We spent Saturday outside re-organizing the garage, and then broke ground on a new memorial garden we wanted to put into place in memory of our son, Josh, who passed away in April from brain cancer. On Monday, we hung out with some friends outside.

On Tuesday morning, I learned that a page that I manage had been hacked, and my Facebook account had been disabled. I learned about the changes to the Shepherd Maple Syrup Festival Facebook page first. It was when I attempted to log into my Facebook account so that I could change it back that I learned that my account was disabled. Facebook guided me through some steps which I thought would allow me to reactivate my account. But, to my dismay, it only lead to more bad news: My account had been disabled, reviewed, and the decision was not going to be reversed by Facebook.

The reason given was that I had violated the community guidelines, which is also surprising because I hardly ever really posted anything onto Facebook other than photos of the kids and short messages from time to time. As a technology professional, I have tried to be careful about following the rules when I posted content on Facebook. I think I’ve only had my account frozen once, and that was for sending too many friend requests. At the time I thought that this was a little overboard, but afterwards I actually lost interest in sending friend requests. I am not the kind of person who likes to rock the boat.

It is entirely possible that the changes to the Facebook page and the disabling of my account are connected. Their filters caught the changes, traced them to my identity, and then locked me out. Perhaps my own account was hacked, and the changes to the business page are just collateral damage. It is difficult to be sure of anything when I can’t even get into Facebook in order to take a look.

It has been two days, and as I have dug around for possible solutions to my problem I’ve learned that I am not the only one who has had their account disabled without the opportunity to make an appeal. Everybody’s situation is better, however it is clear that Facebook could do a far better job of communicating what rule has been broken, and perhaps give a user a chance to respond.

I have also been contemplating what life without Facebook feels like, now that I am on the “outside.” Since Tuesday I’ve stopped myself more than a dozen times from impulsively checking my Facebook newsfeed. My wife has resorted to sending me screenshots of information from Facebook because I now don’t have a way of seeing it on my own. One of my favorite things to see is everybody’s posts of their kids’ last day of school photos. It’s also been a tradition to share photos of our kids on their final day of the school year, something I won’t be able to do this year.

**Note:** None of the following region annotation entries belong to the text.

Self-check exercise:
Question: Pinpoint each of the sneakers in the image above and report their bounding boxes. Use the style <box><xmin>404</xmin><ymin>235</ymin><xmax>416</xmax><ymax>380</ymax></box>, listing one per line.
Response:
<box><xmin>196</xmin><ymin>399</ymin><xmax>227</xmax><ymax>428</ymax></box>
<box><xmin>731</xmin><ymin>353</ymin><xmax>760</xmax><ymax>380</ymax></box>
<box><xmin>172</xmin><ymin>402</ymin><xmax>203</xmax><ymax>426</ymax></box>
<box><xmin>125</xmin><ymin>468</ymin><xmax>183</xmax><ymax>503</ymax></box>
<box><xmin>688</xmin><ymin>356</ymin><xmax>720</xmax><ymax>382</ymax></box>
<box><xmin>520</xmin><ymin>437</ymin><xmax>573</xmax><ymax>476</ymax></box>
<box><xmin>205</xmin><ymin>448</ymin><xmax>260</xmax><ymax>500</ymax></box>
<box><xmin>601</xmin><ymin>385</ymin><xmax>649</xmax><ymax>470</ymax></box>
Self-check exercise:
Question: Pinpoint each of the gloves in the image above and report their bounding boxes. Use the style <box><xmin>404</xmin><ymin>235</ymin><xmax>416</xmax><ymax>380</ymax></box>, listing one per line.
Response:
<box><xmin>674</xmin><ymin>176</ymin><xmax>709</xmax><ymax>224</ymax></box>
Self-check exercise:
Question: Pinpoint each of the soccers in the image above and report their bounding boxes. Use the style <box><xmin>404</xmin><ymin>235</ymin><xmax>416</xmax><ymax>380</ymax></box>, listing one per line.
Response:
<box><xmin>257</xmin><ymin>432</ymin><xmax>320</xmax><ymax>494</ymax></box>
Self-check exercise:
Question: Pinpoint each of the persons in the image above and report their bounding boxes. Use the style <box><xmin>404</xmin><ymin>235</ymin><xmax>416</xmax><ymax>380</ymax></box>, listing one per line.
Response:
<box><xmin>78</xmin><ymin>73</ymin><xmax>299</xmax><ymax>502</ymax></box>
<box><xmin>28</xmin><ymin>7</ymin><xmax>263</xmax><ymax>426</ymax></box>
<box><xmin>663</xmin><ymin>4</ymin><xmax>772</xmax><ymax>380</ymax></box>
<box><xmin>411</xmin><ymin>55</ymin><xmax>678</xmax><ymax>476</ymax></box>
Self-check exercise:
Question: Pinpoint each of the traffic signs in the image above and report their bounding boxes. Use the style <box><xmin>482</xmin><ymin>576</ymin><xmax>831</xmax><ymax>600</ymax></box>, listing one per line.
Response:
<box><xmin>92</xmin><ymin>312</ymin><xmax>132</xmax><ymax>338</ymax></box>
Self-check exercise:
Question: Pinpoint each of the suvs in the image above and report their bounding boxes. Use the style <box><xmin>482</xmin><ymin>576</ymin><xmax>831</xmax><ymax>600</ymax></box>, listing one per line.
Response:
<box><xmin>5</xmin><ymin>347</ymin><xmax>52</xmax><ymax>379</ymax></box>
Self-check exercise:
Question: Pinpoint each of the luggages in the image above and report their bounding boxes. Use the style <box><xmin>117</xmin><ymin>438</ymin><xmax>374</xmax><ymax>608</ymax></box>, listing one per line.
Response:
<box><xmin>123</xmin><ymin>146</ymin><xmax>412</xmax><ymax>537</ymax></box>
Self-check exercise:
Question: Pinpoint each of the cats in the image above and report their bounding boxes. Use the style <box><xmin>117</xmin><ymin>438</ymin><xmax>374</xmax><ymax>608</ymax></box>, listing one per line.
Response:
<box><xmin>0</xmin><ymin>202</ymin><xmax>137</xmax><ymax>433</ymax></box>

I feel like the characters from “Battle Angel Alita,” only instead of looking up at an unreachable city in the sky, I’m kept out of Facebook by an unemotional message: “You can’t use Facebook because your account, or activity on it, didn’t follow our Community Standards. We have already reviewed this decision and it can’t be reversed. To learn more about the reasons we disable accounts visit the Community Standards.”

This blog will be about my struggle to communicate with Facebook and figure out some kind of solution to my problem, as well as a commentary about what life without Facebook feels like. Last of all, what can we learn from the way that Facebook handles the moderation of its users.

Along the way, I might sneak in photos of my kids, and thoughts about technology in general. Because, right now, I’m not sure where I can share stuff like that.